There is a pervasive psychic connection between all the dinosaurs on the habitat and with her increased exposure to them she increasingly becomes attuned to their thoughts, until she has a final revelation:

“I feel the intense love radiating from the titan that looms above me. I feel the contact between our souls steadily strengthening and deepening. The last barriers dissolve. And I understand at last. I am the chosen one. I am the vehicle. I am the bringer of rebirth, the beloved one, the necessary one. Our Lady of the Sauropods am I, the holy one, the prophetess, the priestess. Is this madness? Then it is madness. Why have we small hairy creatures existed at all? I know now. It is so that through our technology we could make possible the return of the great ones. They perished unfairly. Through us, they are resurrected aboard this tiny glove in space. I tremble in the force of the need that pours from them. I will not fail you, I tell the great sauropods before me, and the sauropods send my thoughts reverberating to all the others.”

‘Our Lady of the Sauropods’ Silverberg, Robert The Palace at Midnight: The Collected Stories Volume 5 . Orion. Kindle Edition.

The dinosaurs have saved her but they’ve also saved her for a reason: the dinosaurs are back and ready to take back the planet!

“I stretch forth my arms to the mighty creatures that surround me. I feel their strength, their power, their harmony. I am one with them, and they with me. The Great Race has returned, and I am its priestess. Let the hairy ones tremble!”

‘Our Lady of the Sauropods’ Silverberg, Robert The Palace at Midnight: The Collected Stories Volume 5 . Orion. Kindle Edition.

Aside from it having a woman protagonist who also enacts a bloody revenge against a shitty colleague, this is the most pro-dinosaur of all the stories so far. There has been a conceptual shift in portrait of dinosaurs from out-dated lumbering and stupid monsters who were replaced by smarter, better mammals to creatures that are smart and swift and whose reign over Earth was unjustly curtailed by happenstance.

Having said that, this connection of ideas between dinosaurs and revolution isn’t wholly new. It is there in the second part of A Case of Conscience and even in the various hunters-shooting-dinosaur stories there is a trope of a dinosaur killing over entitled idiots.

I can’t say this is connection that I would have thought of prior to starting this project and yet dinosaurs and revolution is something that we will meet some more times before we are done.

Rex mortuus est, vivat T-rex

Next time, a dinosaur story with no dinosaurs in it: Dinosaurs by Walter John Williams

*[Actually I’ve never seen the movie version of Lathe of Heaven]


5 responses to “Hugosauriad 3.2: Our Lady of the Sauropods by Robert Silverberg”

  1. The 1980 Lathe of Heaven is good, though annoyingly unclear in spots.
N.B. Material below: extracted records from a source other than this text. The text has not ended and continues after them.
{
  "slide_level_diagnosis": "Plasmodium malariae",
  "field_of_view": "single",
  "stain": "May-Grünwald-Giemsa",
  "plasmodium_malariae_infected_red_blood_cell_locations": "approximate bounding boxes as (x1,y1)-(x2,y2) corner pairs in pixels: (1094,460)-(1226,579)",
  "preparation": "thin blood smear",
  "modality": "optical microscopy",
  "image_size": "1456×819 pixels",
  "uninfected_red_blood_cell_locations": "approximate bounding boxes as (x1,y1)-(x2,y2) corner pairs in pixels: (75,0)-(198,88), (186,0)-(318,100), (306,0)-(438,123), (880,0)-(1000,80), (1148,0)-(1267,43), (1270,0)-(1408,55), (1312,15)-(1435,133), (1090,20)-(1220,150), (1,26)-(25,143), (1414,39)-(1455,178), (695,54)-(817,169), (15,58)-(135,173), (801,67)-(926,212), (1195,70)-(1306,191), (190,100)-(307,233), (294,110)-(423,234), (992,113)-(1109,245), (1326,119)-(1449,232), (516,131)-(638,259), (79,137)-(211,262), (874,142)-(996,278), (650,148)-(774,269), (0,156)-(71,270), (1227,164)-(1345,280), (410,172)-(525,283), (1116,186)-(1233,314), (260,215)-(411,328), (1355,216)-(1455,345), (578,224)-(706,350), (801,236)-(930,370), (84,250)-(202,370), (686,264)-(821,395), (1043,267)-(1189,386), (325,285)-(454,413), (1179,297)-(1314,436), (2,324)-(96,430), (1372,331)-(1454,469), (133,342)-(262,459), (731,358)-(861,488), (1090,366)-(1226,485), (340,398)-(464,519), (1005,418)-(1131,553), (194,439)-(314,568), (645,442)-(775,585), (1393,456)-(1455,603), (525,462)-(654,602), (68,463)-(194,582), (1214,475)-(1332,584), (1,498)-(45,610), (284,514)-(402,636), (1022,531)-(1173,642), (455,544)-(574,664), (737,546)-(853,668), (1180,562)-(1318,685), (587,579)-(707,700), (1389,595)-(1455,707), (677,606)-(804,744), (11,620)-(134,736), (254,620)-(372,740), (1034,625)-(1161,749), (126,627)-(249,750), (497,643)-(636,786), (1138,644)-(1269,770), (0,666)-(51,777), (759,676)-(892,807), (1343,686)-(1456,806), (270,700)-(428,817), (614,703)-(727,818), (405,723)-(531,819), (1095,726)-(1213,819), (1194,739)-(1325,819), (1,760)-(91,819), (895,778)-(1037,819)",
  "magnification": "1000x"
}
The 2002 version is much less effective and takes more liberties with the script so it’s more of a love story.

    Liked by 2 people

  2. If Silverberg had been Ellison, he’d have sued Crichton. D

    I’ve seen the 2002 movie Lathe of Heaven, and it’s really, reaaaaally bad. But I think a lot of that has to do with Lukas Haas’ inability to act his way out of a paper bag. I hadn’t seen the 1980 version before. It’s very trippy! Lots of psychedelic imagery. I’ll bet people used to take drugs before watching it, back in the day.

    Interestingly, Ed Emshwiller was the Visual Consultant, and Peter Emshwiller was his assistant.

    Liked by 1 person

    • //If Silverberg had been Ellison, he’d have sued Crichton. D//

      There are nuttier examples of people suing and also of films pre-emptively getting the rights to works because of similarities.